Falta de oxigênio pode ter causado mortes em UTI de hospital estadual

Pelo menos duas crianças e uma idosa que estavam internadas no Macrorregional de Coroatá morreram no horário em que funcionários e familiares informam ter havido pane no fornecimento de oxigênio a pacientes, na madrugada do dia 18
26/04/2015

Pelo menos três mortes
ocorridas na UTI do Hospital Macrorregional de Coroatá nas primeiras horas de sábado, 18, podem ter sido causadas por falta de oxigênio. Segundo relatos de funcionários e familiares de pessoas falecidas, uma queda de energia interrompeu o fornecimento de oxigênio e a equipe do hospital não teria tido a capacidade de resolver o problema antes de os pacientes perderem a vida.

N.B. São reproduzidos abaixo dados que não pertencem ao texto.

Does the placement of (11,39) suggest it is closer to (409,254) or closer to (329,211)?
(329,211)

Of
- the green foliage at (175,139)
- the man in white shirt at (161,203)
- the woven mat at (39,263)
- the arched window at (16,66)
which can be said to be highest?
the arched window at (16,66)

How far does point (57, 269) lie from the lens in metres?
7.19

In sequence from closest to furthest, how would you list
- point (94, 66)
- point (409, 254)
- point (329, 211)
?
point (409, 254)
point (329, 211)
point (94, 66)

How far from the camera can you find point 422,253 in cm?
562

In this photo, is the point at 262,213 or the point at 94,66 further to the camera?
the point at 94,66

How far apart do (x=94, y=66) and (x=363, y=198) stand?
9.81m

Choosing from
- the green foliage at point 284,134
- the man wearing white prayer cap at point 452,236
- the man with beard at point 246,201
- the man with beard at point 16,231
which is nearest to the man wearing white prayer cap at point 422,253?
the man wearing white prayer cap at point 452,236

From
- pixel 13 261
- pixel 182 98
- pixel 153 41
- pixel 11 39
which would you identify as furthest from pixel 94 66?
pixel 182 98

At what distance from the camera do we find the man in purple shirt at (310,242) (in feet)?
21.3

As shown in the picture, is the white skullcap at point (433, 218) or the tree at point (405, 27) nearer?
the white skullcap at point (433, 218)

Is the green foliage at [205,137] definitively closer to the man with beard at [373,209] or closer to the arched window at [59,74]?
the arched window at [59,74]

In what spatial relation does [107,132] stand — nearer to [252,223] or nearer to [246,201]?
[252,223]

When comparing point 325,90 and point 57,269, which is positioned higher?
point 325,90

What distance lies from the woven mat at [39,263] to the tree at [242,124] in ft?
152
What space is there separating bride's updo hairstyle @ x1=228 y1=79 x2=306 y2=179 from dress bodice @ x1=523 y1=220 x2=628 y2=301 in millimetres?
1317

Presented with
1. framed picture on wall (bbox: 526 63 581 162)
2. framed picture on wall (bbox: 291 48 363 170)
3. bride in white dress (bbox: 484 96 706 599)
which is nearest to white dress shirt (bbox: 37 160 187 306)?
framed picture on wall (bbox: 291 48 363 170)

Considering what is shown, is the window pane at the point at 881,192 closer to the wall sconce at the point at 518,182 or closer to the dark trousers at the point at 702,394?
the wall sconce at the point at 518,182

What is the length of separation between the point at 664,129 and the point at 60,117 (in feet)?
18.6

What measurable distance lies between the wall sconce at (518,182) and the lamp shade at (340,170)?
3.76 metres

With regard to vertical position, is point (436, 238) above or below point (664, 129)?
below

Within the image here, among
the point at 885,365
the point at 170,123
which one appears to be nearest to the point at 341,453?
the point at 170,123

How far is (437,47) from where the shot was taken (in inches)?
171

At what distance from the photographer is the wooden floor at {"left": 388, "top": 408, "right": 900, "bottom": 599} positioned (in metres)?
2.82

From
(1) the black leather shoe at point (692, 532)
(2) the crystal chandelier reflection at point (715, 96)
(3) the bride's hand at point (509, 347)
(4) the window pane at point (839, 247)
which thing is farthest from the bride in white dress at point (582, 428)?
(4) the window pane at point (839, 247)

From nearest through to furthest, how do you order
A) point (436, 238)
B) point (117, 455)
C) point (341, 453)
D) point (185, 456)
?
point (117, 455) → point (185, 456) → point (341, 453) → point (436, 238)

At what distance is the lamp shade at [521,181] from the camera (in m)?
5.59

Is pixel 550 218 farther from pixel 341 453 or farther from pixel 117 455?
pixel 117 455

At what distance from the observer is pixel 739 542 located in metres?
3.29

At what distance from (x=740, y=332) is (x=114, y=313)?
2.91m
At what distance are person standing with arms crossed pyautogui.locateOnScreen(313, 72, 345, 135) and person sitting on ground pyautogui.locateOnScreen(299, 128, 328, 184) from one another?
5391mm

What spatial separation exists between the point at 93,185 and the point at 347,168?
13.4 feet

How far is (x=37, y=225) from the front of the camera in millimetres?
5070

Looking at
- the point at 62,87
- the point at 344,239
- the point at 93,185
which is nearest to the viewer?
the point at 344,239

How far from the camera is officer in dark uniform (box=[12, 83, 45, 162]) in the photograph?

Os atestados de óbito de três pessoas que estavam internadas comprovam que elas morreram entre 6h e 6h20 de sábado. Segundo funcionários que pediram para não ser identificados, a queda de energia ocorreu às 4h e somente às 7h o sistema de oxigênio teria voltado a funcionar normalmente na UTI do Hospital Macrorregional de Coroatá, que conta com 12 leitos adultos e 13 neopediátricos.
Segundo relatos de funcionários, a usina de oxigênio que abastece a UTI do Macrorregional de Coroatá desliga quando há queda de energia elétrica, e quando isso ocorre automaticamente, é acionado o que os técnicos chamam de "backup" - são cilindros de reserva de oxigênio usados para atender pacientes que respiram através de aparelhos, até que o fornecimento normal seja restabelecido. Porém, naquele dia, esses cilindros estavam vazios e teria havido demora, tanto para enchê-los novamente quanto para reativar a usina de oxigênio. Os técnicos que poderiam resolver o problema não estavam no hospital e nem atenderam ao chamado. Em decorrência dessa falha operacional e de gestão, os pacientes teriam morrido.